Fathom 12 addresses five themes.
First, the rise of the new antisemitism. Alex Chalmers hit the headlines when he resigned as co-chair of Oxford University Labour Club, alleging a ‘large proportion’ of club members had ‘some kind of problem with Jews’, while many used the slur ‘Zio’ and voiced support for Hamas. In this issue he writes about the spreading culture of ‘antisemitic anti-Zionism’ on the Left and its role in the degeneration of the Labour club (this article will appear on Monday). Robert Fine reviews Kenneth L. Marcus’s important new study ‘The Definition of Anti-Semitism’.
Second, the future of the two-state solution. The Fathom editors announced in our founding statement that we would be artisans and partisans of the two state solution. We adamantly refuse to drift with those who through a failure of nerve, a lack of political seriousness or a sectarian maximalist agenda are exiting the paradigm of two states for two peoples and embracing the – let’s call it what it is – reactionary fantasy of the so-called one state solution. Over half the issue is devoted to putting some intellectual substance back into the two state paradigm. In a major survey, Toby Greene critically examines new proposals on the Israeli centre-left for a permanent change to the status quo, addresses some of the political challenges they face and how the international community might help overcome them. Yair Hirschfeld, a key architect of the Oslo Accords, draws out the harsh lessons of the last 20 years of peace-making, Rabbi Michael Melchior explores the long-neglected importance of ‘religious peace’, while the former Palestinian Authority Minister for Prisoner Affairs, Ashraf al-Ajrami makes the case for the Arab Peace Initiative to be grasped as a basis for the renewal of the peace process.
The idea of a one-state solution received a major intellectual boost in late 2015 when Perry Anderson, former editor of New Left Review, ‘the flag-ship journal of the Western left’, and one of the world’s leading intellectuals, used its pages to issue a secular version of a Papal edict, excommunicating the two-state solution and anointing an alternative: ‘the demand for one state is now the best Palestinian option available.’ Our symposium carries highly critical and expert responses to Anderson’s ‘The House of Zion’ from Michael Walzer, John Strawson, Cary Nelson, Einat Wilf and Shany Mor.
Third, in a comprehensive and clear-sighted survey, Fathom deputy editor Calev Ben-Dor assesses the implications of regional disintegration for Israeli security and the peace process. Ben-Dor maps a region beset by fractured, dysfunctional states experiencing an erosion of control over their sovereign borders and a steep increase in ethnic and religious tension. He argues that the consequence of the US preference to reduce its regional commitments has been the rise of malign actors: a resurgent Russia, a regionally ambitious Iran and emboldened sub-state actors such as Hezbollah and Islamic State.
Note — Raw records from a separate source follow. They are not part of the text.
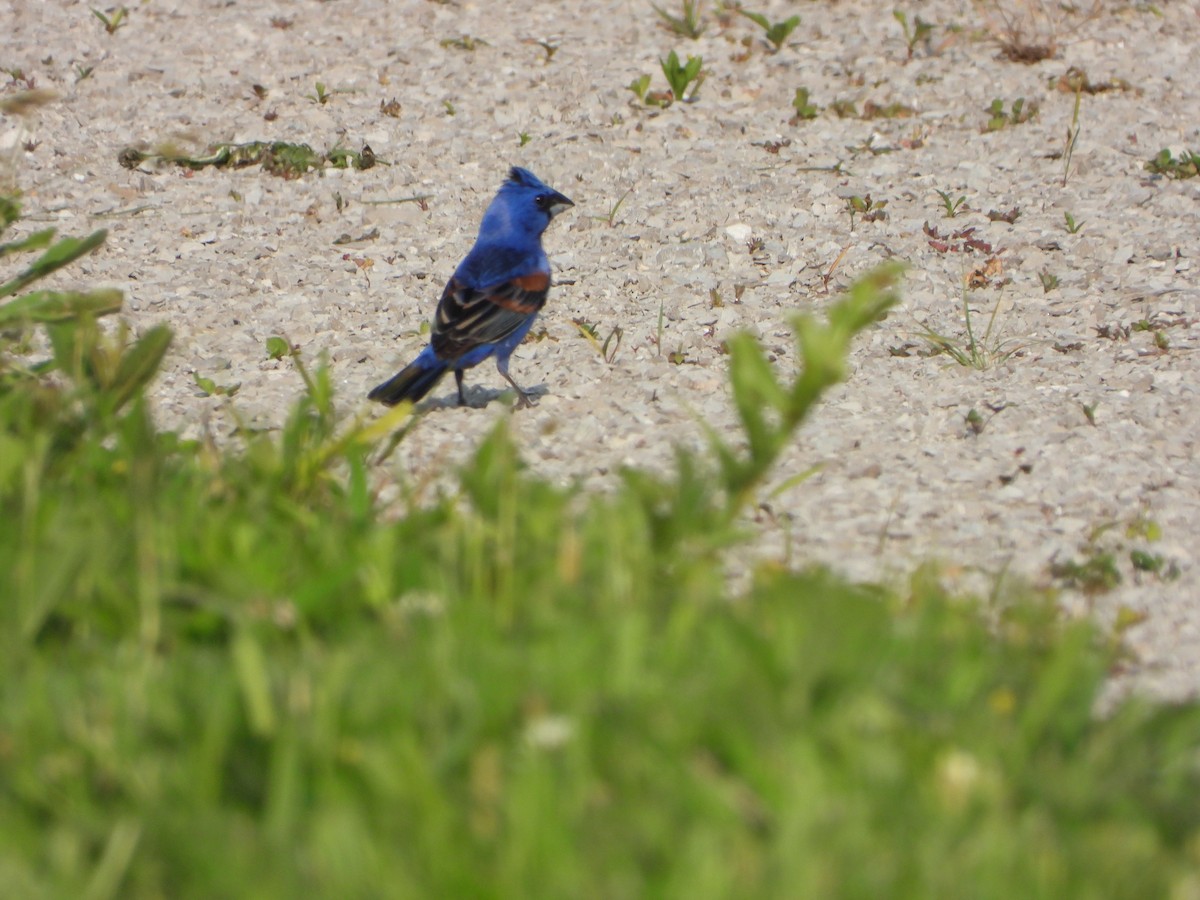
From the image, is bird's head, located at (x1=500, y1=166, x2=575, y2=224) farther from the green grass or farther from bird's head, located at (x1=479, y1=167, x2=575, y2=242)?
the green grass

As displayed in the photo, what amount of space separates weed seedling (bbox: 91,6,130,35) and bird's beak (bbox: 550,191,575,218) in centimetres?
354

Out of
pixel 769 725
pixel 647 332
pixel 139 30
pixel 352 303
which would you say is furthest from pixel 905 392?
pixel 139 30

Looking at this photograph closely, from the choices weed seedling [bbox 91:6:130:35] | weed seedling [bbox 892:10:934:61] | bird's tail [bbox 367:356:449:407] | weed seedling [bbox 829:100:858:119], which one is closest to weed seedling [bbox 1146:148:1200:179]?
weed seedling [bbox 829:100:858:119]

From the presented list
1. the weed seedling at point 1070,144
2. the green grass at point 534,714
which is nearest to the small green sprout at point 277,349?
the green grass at point 534,714

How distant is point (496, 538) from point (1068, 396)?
2898mm

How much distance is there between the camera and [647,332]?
231 inches

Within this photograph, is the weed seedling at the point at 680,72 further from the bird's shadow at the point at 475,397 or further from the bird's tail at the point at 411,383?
the bird's tail at the point at 411,383

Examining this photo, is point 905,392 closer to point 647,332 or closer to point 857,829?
point 647,332

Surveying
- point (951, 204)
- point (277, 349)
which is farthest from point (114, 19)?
point (951, 204)

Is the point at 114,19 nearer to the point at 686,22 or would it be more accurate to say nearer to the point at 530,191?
the point at 686,22

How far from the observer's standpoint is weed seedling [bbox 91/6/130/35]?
8.30 meters

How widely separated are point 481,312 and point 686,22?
3.58 m

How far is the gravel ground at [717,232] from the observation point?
174 inches

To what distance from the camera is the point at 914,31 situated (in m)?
8.39
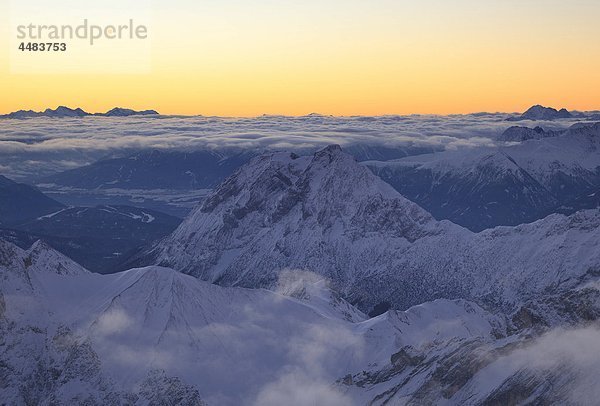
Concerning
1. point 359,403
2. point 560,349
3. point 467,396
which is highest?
point 560,349

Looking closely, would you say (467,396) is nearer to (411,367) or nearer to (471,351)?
(471,351)

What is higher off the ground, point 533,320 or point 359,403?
point 533,320

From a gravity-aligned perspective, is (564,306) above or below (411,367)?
above

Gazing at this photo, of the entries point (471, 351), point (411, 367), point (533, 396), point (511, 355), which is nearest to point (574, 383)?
point (533, 396)

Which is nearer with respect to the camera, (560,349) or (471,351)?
(560,349)

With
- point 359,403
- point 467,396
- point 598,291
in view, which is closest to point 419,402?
point 467,396

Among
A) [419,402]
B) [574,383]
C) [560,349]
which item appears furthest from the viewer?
[419,402]

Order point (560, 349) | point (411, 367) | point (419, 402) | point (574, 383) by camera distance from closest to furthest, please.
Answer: point (574, 383) < point (560, 349) < point (419, 402) < point (411, 367)

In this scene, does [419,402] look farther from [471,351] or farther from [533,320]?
[533,320]

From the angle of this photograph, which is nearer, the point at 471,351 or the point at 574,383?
the point at 574,383
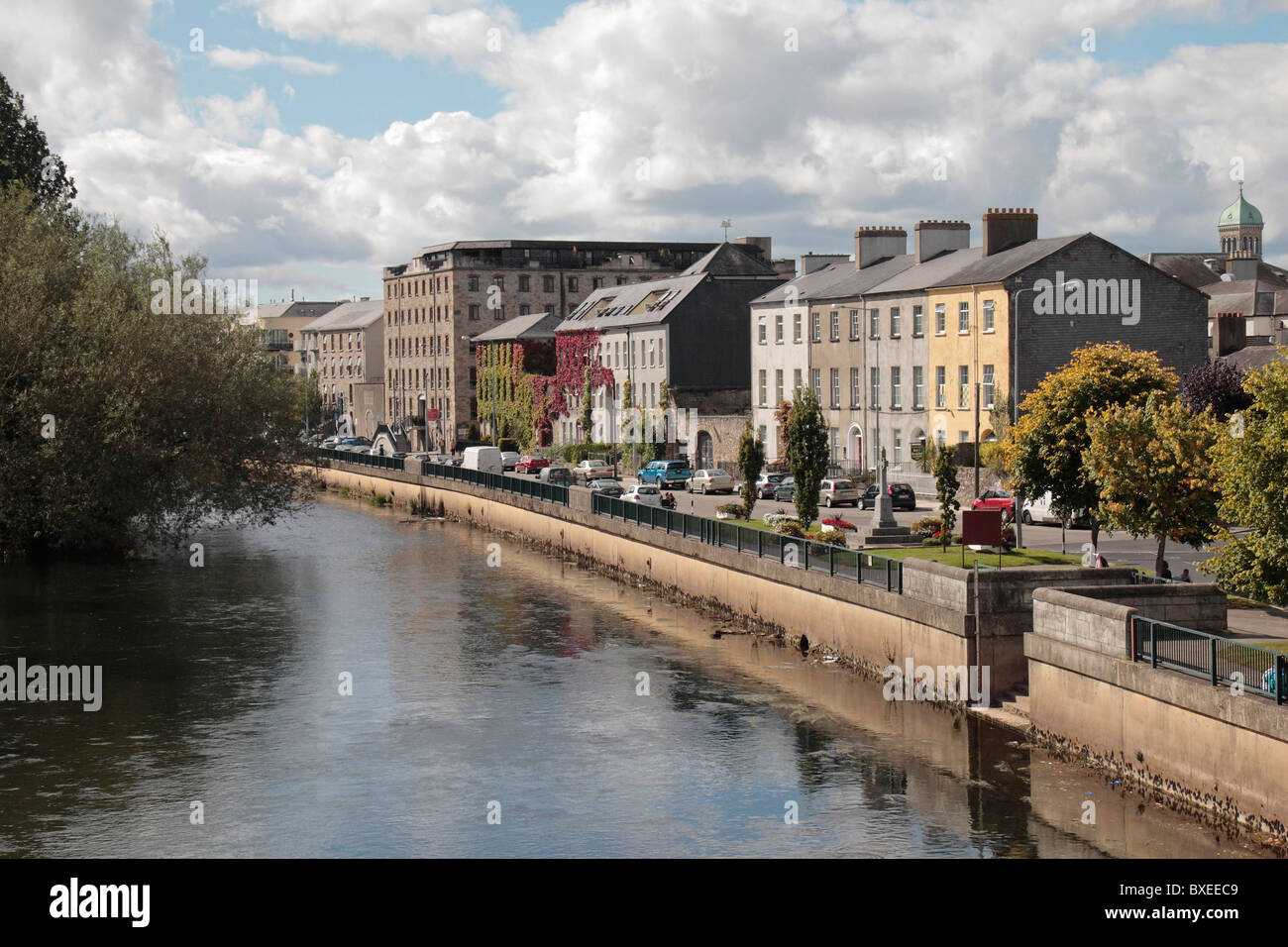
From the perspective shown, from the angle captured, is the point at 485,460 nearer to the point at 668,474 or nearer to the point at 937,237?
the point at 668,474

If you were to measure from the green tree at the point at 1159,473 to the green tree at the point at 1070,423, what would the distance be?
483cm

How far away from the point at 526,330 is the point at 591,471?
3114cm

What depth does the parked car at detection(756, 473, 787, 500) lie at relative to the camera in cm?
6359

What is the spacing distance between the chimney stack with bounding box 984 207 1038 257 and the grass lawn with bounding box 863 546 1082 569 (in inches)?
1018

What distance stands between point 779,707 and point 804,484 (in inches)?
654

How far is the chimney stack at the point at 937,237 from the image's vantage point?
228 ft

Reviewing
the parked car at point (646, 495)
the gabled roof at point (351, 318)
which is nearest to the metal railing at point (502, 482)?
the parked car at point (646, 495)

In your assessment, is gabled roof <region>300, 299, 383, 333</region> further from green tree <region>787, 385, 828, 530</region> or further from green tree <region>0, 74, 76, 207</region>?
green tree <region>787, 385, 828, 530</region>

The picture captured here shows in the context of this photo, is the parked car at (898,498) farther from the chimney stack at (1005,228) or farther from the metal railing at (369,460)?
the metal railing at (369,460)

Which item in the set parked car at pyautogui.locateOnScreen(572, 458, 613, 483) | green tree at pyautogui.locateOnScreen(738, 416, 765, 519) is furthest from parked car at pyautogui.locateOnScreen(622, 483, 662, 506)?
parked car at pyautogui.locateOnScreen(572, 458, 613, 483)
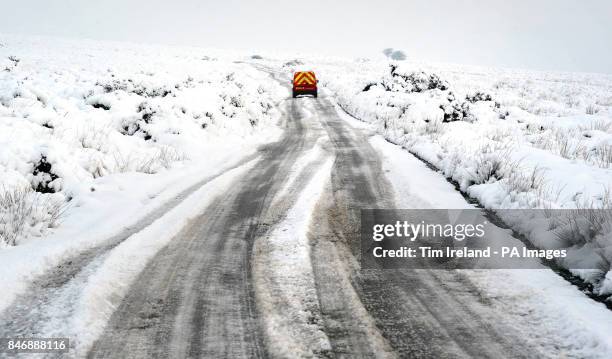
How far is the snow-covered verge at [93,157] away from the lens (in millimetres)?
4227

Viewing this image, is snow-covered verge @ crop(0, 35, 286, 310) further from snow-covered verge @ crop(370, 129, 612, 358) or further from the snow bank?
snow-covered verge @ crop(370, 129, 612, 358)

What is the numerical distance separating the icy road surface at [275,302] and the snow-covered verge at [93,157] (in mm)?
527

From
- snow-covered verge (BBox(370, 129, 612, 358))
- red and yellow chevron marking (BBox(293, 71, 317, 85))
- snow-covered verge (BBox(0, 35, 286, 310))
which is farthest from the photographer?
red and yellow chevron marking (BBox(293, 71, 317, 85))

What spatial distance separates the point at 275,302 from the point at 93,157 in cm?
529

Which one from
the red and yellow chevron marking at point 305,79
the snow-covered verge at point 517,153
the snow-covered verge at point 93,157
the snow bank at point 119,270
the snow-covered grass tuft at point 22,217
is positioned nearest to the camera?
the snow bank at point 119,270

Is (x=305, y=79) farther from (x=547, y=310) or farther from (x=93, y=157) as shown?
(x=547, y=310)

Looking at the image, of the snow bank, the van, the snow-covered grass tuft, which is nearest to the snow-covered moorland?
the snow-covered grass tuft

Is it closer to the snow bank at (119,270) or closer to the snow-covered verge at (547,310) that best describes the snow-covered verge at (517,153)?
the snow-covered verge at (547,310)

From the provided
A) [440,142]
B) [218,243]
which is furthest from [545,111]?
[218,243]

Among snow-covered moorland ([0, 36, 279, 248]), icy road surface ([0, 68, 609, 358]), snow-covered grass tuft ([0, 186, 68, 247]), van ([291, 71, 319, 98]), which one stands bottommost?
icy road surface ([0, 68, 609, 358])

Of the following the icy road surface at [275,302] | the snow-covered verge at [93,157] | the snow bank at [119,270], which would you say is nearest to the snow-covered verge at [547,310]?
the icy road surface at [275,302]

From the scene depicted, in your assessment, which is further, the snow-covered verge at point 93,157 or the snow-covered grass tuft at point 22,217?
the snow-covered verge at point 93,157

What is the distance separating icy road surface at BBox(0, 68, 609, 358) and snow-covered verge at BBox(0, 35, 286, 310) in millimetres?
527

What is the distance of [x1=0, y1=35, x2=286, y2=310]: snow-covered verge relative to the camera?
4.23 meters
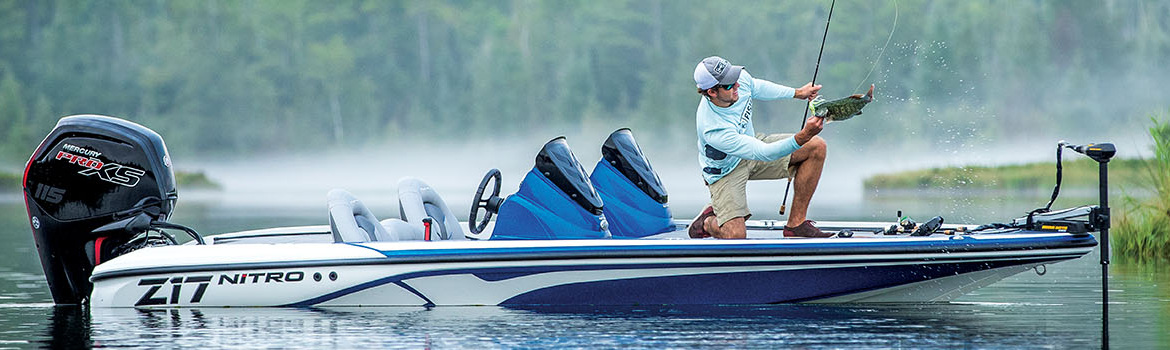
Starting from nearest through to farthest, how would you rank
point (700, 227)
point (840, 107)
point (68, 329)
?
point (68, 329)
point (840, 107)
point (700, 227)

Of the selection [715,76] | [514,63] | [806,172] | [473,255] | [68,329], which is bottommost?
[68,329]

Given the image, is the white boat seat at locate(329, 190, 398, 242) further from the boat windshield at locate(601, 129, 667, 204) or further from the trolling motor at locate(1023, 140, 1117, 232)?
the trolling motor at locate(1023, 140, 1117, 232)

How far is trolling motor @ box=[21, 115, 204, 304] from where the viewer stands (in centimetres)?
924

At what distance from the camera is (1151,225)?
13.4 metres

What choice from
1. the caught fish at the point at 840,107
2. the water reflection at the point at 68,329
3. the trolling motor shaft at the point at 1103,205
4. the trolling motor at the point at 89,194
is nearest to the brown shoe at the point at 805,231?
the caught fish at the point at 840,107

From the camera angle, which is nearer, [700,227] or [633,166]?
[700,227]

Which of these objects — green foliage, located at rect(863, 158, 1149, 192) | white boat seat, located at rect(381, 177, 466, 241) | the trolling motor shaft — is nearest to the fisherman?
the trolling motor shaft

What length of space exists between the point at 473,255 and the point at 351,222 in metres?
0.83

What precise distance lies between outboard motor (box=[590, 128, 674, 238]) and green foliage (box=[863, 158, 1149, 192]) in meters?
30.2

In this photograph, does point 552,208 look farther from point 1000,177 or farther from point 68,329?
point 1000,177

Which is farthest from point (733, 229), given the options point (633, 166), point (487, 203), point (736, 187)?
point (487, 203)

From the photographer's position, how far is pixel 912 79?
61.1 metres

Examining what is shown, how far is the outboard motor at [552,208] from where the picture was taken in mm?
9375

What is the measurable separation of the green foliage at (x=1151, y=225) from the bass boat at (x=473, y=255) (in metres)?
4.67
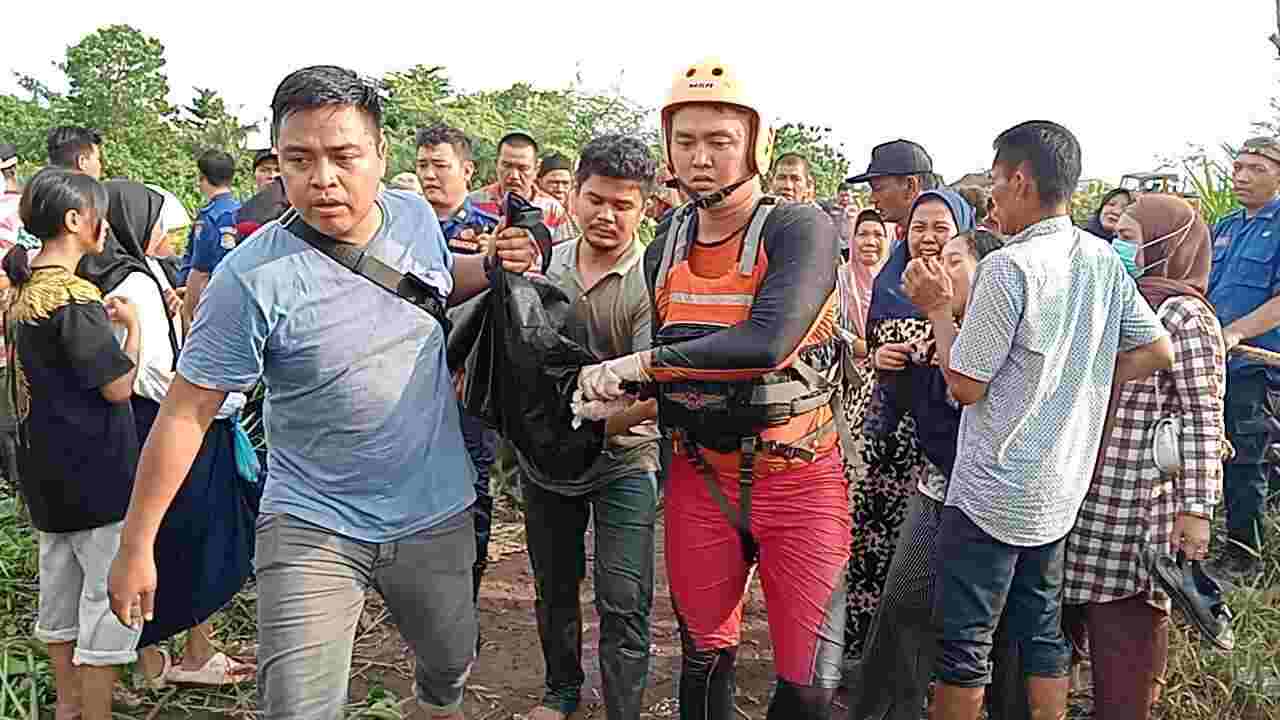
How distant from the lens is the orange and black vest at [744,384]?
270 cm

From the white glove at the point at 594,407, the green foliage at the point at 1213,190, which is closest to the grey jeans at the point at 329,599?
the white glove at the point at 594,407

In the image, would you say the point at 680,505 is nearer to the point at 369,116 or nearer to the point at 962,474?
the point at 962,474

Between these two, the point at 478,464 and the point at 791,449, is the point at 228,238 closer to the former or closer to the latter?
the point at 478,464

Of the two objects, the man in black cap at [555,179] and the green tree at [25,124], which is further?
the green tree at [25,124]

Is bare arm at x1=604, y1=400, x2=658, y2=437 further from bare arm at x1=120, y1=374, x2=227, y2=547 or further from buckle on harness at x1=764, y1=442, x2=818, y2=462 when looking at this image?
bare arm at x1=120, y1=374, x2=227, y2=547

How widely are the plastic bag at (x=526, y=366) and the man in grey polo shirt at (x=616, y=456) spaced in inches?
5.6

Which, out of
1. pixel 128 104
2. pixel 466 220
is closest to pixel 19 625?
pixel 466 220

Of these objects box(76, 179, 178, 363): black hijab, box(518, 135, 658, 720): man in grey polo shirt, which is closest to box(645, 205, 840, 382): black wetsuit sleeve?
box(518, 135, 658, 720): man in grey polo shirt

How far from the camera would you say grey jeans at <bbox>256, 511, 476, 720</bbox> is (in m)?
2.46

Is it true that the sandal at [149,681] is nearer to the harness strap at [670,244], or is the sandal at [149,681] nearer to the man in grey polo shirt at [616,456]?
the man in grey polo shirt at [616,456]

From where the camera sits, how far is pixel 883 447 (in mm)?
3648

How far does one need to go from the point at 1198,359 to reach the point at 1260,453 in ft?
8.55

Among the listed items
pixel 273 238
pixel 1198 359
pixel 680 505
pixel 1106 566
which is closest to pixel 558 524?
pixel 680 505

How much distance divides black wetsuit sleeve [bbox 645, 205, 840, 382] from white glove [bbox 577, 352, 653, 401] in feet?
0.15
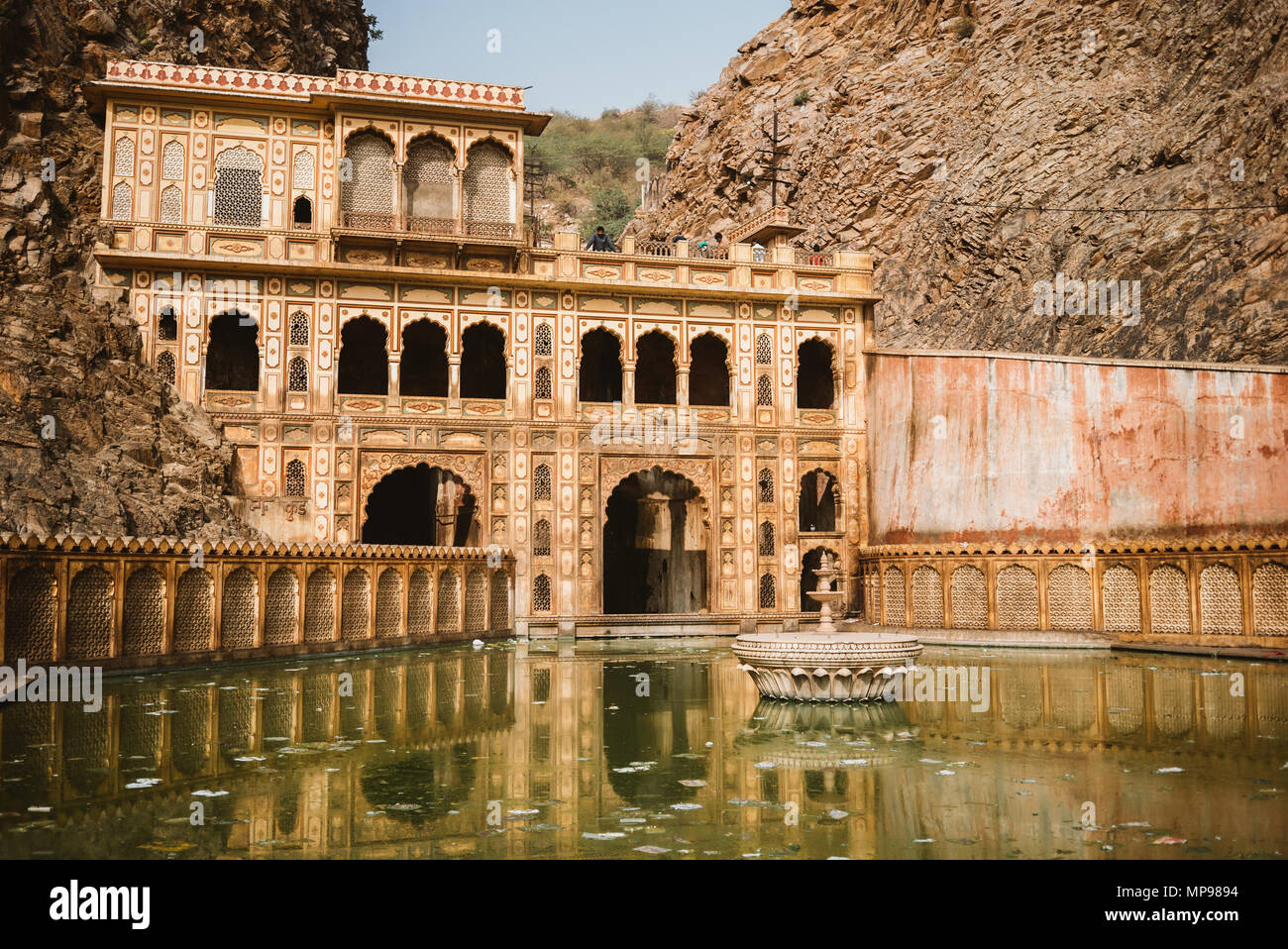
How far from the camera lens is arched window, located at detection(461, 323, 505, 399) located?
97.5ft

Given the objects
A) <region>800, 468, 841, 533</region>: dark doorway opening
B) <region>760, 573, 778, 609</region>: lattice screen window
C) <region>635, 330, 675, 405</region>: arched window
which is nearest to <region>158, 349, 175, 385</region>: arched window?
<region>635, 330, 675, 405</region>: arched window

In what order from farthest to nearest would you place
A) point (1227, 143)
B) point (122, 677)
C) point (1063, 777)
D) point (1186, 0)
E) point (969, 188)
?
1. point (969, 188)
2. point (1186, 0)
3. point (1227, 143)
4. point (122, 677)
5. point (1063, 777)

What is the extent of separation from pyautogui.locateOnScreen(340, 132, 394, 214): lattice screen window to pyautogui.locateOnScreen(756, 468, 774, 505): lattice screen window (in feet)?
37.0

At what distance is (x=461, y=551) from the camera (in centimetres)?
2306

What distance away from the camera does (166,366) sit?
80.3ft

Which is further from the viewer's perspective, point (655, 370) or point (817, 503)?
point (817, 503)

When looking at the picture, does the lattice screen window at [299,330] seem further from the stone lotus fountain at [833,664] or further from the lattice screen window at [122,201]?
the stone lotus fountain at [833,664]

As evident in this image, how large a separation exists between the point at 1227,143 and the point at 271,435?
25996 millimetres

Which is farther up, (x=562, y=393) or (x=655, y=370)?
(x=655, y=370)

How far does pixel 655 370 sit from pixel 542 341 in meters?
5.21

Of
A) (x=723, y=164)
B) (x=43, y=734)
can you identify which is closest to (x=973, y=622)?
(x=43, y=734)

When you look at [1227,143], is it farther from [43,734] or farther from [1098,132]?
[43,734]

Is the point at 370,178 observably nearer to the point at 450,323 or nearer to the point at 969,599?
the point at 450,323

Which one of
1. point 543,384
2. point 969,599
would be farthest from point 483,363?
point 969,599
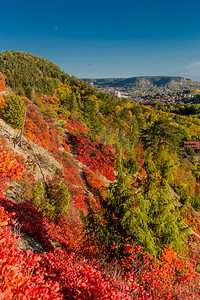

These forces have partially filled the vacuum created by US retreat. In short, absent internal or external powers willing or capable of establishing order, chaos and instability look set to remain a fact of life in 2016.
Fourth, we map trends on the left and right of Israeli politics. Eylon Aslan-Levy examines a recent controversy – Nawigate – that broke over the Israeli radical Left and, in his view, revealed some serious moral and political weaknesses on that part of the Left. Jonathan Rynhold reviews Colin Shindlers’s important new monograph The Rise of the Israeli Right: From Odessa to Hebron.
Fifth, we again take the temperature of the UK-Israel relationship. Alex Brummer offers a crisp analytical overview of their burgeoning economic ties: with bilateral trade soaring to an estimated £5 billion a year, the UK is now Israel’s third biggest trading partner after the United States and Hong Kong, and the old colonial power and its former Middle East protectorate are creating an economic nexus. Keith Kahn-Harris reviews Svenja Gertheiss’s study of Diasporic activism in the Israeli-Palestinian conflict, reflecting thoughtfully, and helpfully, on the air of incomprehension which often pervades intra-Jewish conflicts over Israel in the UK.